GET /test/_analyze?analyzer=myanalyzer&text="1236852499998521", this is the result:

{
"tokens": [
{
"token": "12368524xxx8521", <--- this is token (Good!!!!)
"start_offset": 1,
"end_offset": 17,
"type": "",
"position": 0
}
]
}

but if indexing

PUT /test/test/1
{
"texto": "1234567812345678"
}

when I querying

GET /test/_search?pretty

why display the field texto not formatted

"hits": [
{
"_index": "test",
"_type": "test",
"_id": "1",
"_score": 1,
"_source": {
"texto": "1234567812345678" <-- not formatted ( :weary:)
}

Sorry if my question is fool ... but what happened ? what am I doing wrong ?


(Jun Ohtani) #6

Analyzer is not formatter.
_source in _search response is shown original JSON you indexed.
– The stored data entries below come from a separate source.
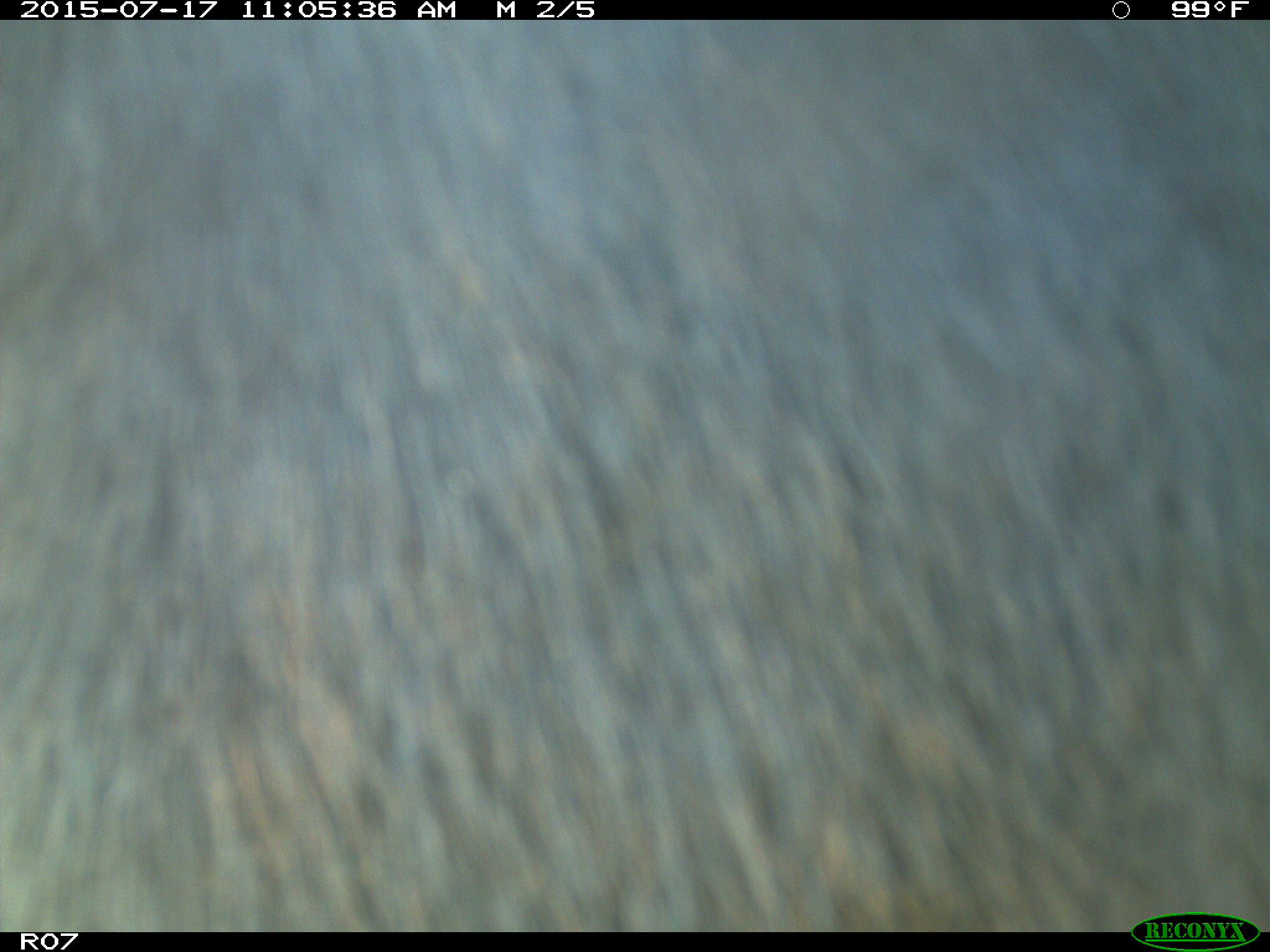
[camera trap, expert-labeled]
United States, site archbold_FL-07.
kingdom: Animalia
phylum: Chordata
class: Mammalia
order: Artiodactyla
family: Bovidae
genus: Bos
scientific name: Bos taurus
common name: domestic cow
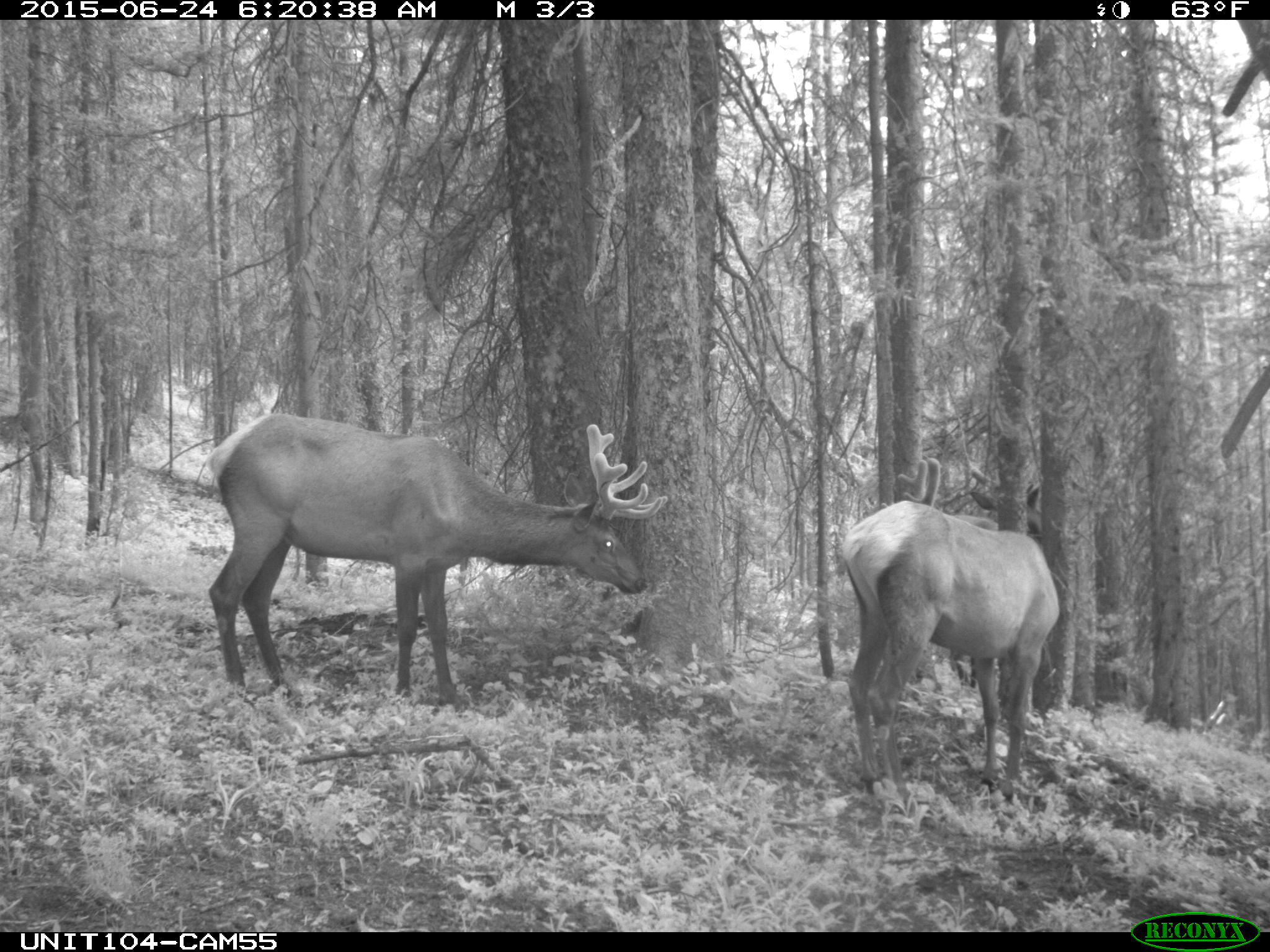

_analyze API show you only how analyzer tokenize text.
Elasticsearch uses only each terms that tokenized by analyzer as inverted index's word.
And Elasticsearch stores input JSON as _source
But elasticsearch does not analyze _source data.

If you want to change original texto to formatted texto in _source, you should format before indexing elasticsearch or use transform feature


(system) #7